Tom Lane wrote:
> Andrew Dunstan <andrew@dunslane.net> writes:
>> I am seeing Postgres 8.3.7 running as a service on Windows Server 2003
>> repeatedly fail to restart after a backend crash because of the
>> following code in port/win32_shmem.c:
>
> On further review, I see an entirely different explanation for possible
> failures of that code.
>
> It says here:
> http://msdn.microsoft.com/en-us/library/ms885627.aspx
FWIW, this is the Windows CE documentation. The one for win32 is at:
http://msdn.microsoft.com/en-us/library/ms679360(VS.85).aspx
> that GetLastError() continues to return the same error code until
> someone calls SetLastError() to change it. It further says that
> only a few operating system functions call SetLastError(0) on success,
> and that it is explicitly documented whenever a function does so.

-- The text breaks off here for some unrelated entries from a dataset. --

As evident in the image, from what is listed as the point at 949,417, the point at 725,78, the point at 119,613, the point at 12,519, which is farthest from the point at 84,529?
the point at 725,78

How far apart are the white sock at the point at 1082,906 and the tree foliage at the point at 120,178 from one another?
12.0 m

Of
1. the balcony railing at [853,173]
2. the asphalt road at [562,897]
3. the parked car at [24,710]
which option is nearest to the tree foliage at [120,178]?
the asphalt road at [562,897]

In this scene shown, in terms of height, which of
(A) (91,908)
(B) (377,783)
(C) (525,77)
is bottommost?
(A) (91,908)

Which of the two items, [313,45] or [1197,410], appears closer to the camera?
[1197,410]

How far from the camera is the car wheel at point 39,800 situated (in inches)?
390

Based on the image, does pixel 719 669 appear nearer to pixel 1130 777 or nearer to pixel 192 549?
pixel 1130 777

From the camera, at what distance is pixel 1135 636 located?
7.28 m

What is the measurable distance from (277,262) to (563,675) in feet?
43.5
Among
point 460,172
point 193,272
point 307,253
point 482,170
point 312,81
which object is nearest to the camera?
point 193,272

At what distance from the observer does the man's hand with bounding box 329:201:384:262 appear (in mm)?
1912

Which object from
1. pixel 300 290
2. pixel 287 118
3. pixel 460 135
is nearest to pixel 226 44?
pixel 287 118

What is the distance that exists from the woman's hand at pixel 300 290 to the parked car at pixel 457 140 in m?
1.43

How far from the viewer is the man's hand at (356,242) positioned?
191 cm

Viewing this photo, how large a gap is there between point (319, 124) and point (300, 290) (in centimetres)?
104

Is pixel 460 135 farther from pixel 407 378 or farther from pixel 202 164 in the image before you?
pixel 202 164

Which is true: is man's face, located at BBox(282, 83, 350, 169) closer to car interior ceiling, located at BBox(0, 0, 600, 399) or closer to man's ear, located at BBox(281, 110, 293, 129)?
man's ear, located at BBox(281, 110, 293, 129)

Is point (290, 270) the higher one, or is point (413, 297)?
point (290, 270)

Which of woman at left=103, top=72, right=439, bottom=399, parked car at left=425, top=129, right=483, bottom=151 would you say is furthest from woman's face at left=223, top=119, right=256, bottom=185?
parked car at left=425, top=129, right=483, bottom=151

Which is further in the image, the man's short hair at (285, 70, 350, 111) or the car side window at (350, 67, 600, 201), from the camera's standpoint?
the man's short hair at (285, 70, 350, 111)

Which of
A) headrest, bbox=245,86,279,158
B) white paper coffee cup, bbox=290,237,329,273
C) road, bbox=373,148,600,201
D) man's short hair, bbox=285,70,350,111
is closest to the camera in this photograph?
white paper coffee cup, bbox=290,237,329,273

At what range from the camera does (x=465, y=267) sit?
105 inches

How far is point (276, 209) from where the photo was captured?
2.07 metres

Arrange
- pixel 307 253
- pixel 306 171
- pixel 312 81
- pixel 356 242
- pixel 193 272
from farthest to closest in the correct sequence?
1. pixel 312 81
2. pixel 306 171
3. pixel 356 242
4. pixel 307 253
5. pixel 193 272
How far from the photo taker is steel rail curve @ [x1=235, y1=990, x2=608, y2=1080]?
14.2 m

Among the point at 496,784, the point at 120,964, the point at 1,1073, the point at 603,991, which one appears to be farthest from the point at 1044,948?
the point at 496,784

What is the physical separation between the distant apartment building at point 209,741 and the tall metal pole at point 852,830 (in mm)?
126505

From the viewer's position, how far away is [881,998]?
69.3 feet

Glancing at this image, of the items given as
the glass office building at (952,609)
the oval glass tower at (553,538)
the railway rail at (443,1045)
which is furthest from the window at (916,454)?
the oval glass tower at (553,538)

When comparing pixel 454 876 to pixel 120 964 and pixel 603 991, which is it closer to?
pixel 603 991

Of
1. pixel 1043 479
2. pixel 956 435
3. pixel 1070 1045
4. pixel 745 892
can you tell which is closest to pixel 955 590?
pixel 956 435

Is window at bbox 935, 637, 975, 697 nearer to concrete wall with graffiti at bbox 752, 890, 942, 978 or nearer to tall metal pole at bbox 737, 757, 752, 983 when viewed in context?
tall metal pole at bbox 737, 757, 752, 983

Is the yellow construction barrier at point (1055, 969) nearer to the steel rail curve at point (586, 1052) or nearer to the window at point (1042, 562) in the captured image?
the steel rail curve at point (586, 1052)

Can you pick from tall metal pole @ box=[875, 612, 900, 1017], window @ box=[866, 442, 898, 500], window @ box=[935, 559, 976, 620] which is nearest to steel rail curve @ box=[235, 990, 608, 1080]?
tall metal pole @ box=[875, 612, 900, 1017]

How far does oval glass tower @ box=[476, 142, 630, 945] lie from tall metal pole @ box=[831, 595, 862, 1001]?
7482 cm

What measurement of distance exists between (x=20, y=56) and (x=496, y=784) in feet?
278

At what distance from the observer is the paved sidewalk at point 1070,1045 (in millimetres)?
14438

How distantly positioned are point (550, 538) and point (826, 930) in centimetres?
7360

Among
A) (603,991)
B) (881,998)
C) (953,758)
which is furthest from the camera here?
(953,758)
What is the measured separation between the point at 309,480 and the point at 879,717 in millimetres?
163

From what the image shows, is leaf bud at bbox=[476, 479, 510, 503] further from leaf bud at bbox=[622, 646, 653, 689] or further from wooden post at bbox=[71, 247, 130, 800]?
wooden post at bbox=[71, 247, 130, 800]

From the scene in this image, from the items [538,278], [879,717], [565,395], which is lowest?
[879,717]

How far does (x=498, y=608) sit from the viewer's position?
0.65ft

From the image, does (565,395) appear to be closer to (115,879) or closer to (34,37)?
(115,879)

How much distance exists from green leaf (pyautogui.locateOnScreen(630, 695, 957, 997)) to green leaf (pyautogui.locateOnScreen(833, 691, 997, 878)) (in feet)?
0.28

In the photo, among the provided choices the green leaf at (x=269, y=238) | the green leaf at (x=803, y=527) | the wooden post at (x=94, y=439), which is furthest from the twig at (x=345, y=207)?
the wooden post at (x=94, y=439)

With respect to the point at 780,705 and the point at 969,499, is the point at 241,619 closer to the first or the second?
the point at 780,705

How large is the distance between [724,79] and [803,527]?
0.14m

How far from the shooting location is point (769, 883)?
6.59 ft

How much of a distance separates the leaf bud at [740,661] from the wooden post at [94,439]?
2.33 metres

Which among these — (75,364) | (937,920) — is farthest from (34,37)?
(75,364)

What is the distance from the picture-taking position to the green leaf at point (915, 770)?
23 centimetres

> I see no such statement for CreateFileMapping:
> http://msdn.microsoft.com/en-us/library/aa366537(VS.85).aspx
>
> This leads me to conclude that after a successful creation,
> GetLastError will return whatever the errno previously was,
> meaning that you cannot reliably distinguish creation from non
> creation unless you do SetLastError(0) beforehand. Which we don't.
>
> Now this would only explain problems if there were some code path
> through the postmaster that could leave the errno set to
> ERROR_ALREADY_EXISTS (a/k/a EEXIST) when this code is reached. I'm not
> sure there is one, and I have even less of a theory as to why system
> load might make it more probable to happen. Still, this looks like a
> bug from here, and repeating the create call won't fix it.
The ref page for CreateFileMapping you linked has:
"If the object exists before the function call, the function returns a
handle to the existing object (with its current size, not the specified
size), and GetLastError returns ERROR_ALREADY_EXISTS. "
I think that qualifies as it documenting that it's setting the return
value, no? That would never work if it isn't set to something other than
ERROR_ALREADY_EXISTS (probably zero) when it *didn't* already exist.
The quick try would be to stick a SetLastError(0) in there, just to be
sure... Could be worth a try?
Andrew, just to confirm: you've found a case where this happens
*repeatably*? That's what we've failed to do before - it's happened now
and then, but never during testing...
//Magnus